Task statement -> Copy out the records below word for word, from the line containing "Which would you" down to the line containing "1.36 meters", including both of those lines.

Provided information ->
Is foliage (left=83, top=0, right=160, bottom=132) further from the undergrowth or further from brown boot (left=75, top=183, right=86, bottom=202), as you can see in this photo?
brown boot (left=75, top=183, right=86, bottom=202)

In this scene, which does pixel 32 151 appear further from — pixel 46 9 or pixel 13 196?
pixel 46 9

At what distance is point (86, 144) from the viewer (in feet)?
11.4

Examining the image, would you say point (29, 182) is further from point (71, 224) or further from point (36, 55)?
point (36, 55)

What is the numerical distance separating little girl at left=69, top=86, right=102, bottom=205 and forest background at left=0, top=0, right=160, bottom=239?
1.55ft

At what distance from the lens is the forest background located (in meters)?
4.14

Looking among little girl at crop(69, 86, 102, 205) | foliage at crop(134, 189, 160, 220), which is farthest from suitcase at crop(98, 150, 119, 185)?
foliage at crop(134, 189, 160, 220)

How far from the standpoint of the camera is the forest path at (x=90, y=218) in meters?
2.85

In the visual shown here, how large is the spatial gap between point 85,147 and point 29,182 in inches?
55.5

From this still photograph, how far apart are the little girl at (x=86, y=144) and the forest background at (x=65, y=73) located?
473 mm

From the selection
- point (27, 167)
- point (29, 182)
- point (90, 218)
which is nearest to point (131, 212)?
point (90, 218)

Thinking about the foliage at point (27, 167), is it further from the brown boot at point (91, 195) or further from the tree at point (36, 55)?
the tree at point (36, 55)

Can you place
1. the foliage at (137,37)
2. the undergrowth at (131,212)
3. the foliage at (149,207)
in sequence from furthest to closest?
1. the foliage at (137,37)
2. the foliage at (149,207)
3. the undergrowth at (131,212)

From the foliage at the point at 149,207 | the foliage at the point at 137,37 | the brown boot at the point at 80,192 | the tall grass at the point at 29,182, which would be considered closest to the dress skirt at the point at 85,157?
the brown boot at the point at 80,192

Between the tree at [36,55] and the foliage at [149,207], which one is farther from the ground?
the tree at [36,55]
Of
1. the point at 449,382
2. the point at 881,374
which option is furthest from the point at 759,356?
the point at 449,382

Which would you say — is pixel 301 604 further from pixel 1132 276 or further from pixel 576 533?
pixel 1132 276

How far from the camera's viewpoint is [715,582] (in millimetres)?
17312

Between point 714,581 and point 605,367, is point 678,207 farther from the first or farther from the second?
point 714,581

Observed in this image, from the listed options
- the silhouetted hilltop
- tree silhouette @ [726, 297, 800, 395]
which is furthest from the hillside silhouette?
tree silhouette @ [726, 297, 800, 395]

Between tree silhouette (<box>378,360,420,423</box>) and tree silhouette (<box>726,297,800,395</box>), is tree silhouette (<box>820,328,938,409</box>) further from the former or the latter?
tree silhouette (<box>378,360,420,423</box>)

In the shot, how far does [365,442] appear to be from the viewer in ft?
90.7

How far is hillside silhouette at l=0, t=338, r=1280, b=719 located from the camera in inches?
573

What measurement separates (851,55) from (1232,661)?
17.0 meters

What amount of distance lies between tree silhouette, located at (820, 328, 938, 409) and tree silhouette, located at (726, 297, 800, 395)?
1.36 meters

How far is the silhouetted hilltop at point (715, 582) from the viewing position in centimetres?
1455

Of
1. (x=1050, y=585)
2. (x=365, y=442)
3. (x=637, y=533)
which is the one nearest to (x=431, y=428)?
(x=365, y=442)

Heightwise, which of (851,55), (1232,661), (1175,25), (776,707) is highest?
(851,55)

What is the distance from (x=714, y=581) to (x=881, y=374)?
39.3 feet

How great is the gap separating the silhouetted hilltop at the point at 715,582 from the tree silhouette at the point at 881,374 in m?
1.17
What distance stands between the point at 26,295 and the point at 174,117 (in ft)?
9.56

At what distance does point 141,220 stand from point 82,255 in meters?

Solution to this problem ->
Which would you say — is pixel 301 604 further from pixel 1132 276 or further from pixel 576 533?
pixel 1132 276

How far from the camera's viewpoint is [715,582] (in millimetres)?
17312

Between point 714,581 and point 605,367, is point 678,207 farther from the first or farther from the second?
point 714,581

Observed in this image, from the listed options
- the silhouetted hilltop
- tree silhouette @ [726, 297, 800, 395]
which is furthest from the hillside silhouette?
tree silhouette @ [726, 297, 800, 395]

Between tree silhouette (<box>378,360,420,423</box>) and tree silhouette (<box>726,297,800,395</box>), is tree silhouette (<box>820,328,938,409</box>) further from the former or the latter?
tree silhouette (<box>378,360,420,423</box>)

In the shot, how far does [365,442] appear to be from the viewer in ft?
90.7

How far is hillside silhouette at l=0, t=338, r=1280, b=719 located from the camera in inches?
573

What measurement separates (851,55) from (1232,661)?
17.0 meters

What amount of distance lies between tree silhouette, located at (820, 328, 938, 409) and tree silhouette, located at (726, 297, 800, 395)?
1.36 meters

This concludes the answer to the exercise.